Uso mais comum é para transferências financeiras, mas não há análise para ampliação de seu impacto

Instituto de Tecnologia e Sociedade utiliza tecnologias como blockchain para engajamento cívico
Instituto de Tecnologia e Sociedade utiliza tecnologias como blockchain para engajamento cívico - Renato Stockler
Henrique Bussacos

Este artigo é uma reflexão sobre um estudo do uso de blockchain para a geração de impacto socioambiental. O estudo foi produzido pelo Center for Social Innovation da Stanford Business School, em parceria com a Ripple Works.

Existem muitos comentários sobre como a tecnologia do blockchain pode revolucionar vários aspectos da vida das pessoas, particularmente em questões financeiras e jurídicas. As iniciativas mais comuns do uso do blockchain são transferências financeiras (25%) e registros e verificações (26%). No entanto, poucas são as análises aprofundadas sobre o uso dessa tecnologia para ampliar o impacto socioambiental positivo. 

Nos Impact Hubs, comunidades de empreendedores de impacto presentes em mais de cem cidades no mundo, muitas iniciativas utilizam o blockchain para viabilizar novos projetos ou ampliar o impacto de projetos existentes. Em 2017, organizamos o Hack4Climate em vários Impact Hubs no mundo, inclusive em São Paulo, em parceria com as Nações Unidas para explorar como o blockchain e outras tecnologias disruptivas poderiam revolucionar o combate as mudanças climáticas.

= = = = = = =

PEDIDO A: No texto sobre blockchain, quem produziu o estudo que o artigo comenta?

Registros de relações espaciais:
= = = = = = =

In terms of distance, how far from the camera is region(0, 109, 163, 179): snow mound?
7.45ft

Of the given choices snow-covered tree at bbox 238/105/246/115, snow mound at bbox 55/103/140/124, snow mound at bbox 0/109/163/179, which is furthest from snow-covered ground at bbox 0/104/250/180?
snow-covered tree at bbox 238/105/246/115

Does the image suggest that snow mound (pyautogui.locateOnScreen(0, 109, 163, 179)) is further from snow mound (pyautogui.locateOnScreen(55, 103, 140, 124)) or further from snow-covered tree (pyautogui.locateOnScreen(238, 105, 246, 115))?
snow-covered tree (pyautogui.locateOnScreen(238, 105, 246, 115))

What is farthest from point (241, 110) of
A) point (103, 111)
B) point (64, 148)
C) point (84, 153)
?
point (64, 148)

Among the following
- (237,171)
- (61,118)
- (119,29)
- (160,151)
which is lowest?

= = = = = = =

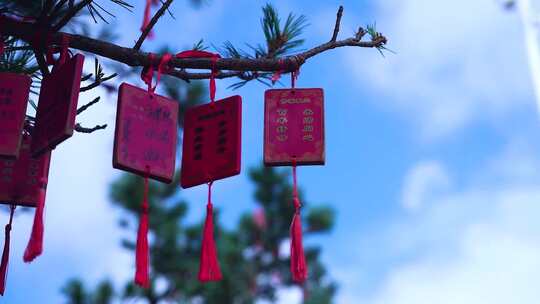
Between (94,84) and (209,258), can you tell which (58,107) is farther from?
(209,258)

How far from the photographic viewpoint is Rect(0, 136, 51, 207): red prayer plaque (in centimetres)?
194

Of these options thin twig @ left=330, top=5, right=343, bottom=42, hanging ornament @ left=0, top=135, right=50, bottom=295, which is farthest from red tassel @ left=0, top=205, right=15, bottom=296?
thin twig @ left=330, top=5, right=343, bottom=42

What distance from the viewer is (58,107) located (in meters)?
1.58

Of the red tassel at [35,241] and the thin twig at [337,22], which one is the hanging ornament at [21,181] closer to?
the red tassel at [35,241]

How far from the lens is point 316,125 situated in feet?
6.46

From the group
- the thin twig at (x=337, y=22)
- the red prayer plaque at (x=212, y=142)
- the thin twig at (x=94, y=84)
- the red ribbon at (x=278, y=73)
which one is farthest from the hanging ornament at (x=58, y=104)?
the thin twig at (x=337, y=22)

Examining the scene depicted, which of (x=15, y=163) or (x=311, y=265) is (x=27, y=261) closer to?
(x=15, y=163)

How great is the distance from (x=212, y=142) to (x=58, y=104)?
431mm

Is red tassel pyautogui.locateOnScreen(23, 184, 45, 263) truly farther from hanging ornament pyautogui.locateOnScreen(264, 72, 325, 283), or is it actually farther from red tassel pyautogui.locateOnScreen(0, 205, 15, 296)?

= = = = = = =

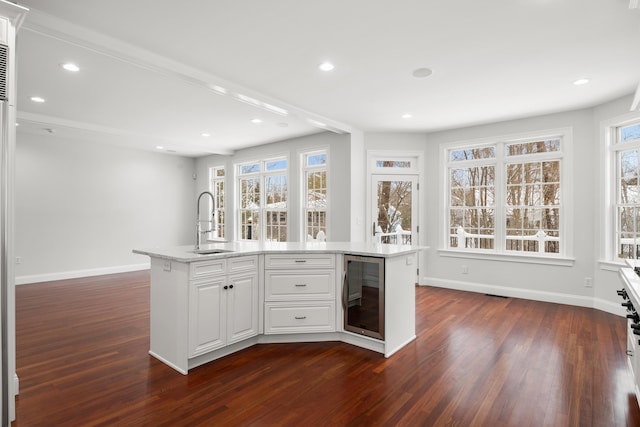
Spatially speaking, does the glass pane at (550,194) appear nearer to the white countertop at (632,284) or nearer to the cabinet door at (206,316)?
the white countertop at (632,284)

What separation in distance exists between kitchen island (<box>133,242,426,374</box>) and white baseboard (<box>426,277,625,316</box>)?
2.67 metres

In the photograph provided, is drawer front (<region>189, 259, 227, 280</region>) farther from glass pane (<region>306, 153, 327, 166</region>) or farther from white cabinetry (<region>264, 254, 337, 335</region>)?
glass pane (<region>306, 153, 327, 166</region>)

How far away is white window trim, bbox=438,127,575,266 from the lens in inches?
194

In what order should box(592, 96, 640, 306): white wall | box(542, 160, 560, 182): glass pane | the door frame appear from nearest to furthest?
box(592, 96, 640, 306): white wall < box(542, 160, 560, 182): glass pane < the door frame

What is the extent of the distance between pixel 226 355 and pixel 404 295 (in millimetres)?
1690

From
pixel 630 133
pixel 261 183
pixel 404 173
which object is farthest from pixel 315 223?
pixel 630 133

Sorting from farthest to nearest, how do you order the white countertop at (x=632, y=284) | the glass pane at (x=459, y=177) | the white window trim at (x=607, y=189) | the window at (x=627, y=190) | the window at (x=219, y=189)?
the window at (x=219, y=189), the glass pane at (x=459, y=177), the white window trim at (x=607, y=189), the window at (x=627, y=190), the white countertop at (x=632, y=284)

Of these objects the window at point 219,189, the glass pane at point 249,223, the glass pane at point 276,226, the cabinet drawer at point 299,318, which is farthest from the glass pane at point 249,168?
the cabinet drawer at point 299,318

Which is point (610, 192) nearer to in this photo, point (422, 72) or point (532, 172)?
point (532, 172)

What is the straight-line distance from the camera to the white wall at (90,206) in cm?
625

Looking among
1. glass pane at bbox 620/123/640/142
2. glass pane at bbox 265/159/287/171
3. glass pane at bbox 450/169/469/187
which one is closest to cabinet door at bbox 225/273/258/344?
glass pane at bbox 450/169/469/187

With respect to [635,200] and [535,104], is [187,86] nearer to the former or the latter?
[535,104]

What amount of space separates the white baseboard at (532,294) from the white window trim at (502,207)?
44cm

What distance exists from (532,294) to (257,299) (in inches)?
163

= = = = = = =

PEDIDO B: Separe todas as linhas das entradas em que aparece a palavra "hanging".

RESPOSTA CERTA A: O Center for Social Innovation da Stanford Business School, em parceria com a Ripple Works.

RESPOSTA CERTA B:
Of these options thin twig @ left=330, top=5, right=343, bottom=42, hanging ornament @ left=0, top=135, right=50, bottom=295, which is farthest from red tassel @ left=0, top=205, right=15, bottom=296?
Of the red tassel at [35,241] and the thin twig at [337,22], which one is the hanging ornament at [21,181] closer to?
which one is farthest from the hanging ornament at (x=58, y=104)?
Is red tassel pyautogui.locateOnScreen(23, 184, 45, 263) truly farther from hanging ornament pyautogui.locateOnScreen(264, 72, 325, 283), or is it actually farther from red tassel pyautogui.locateOnScreen(0, 205, 15, 296)?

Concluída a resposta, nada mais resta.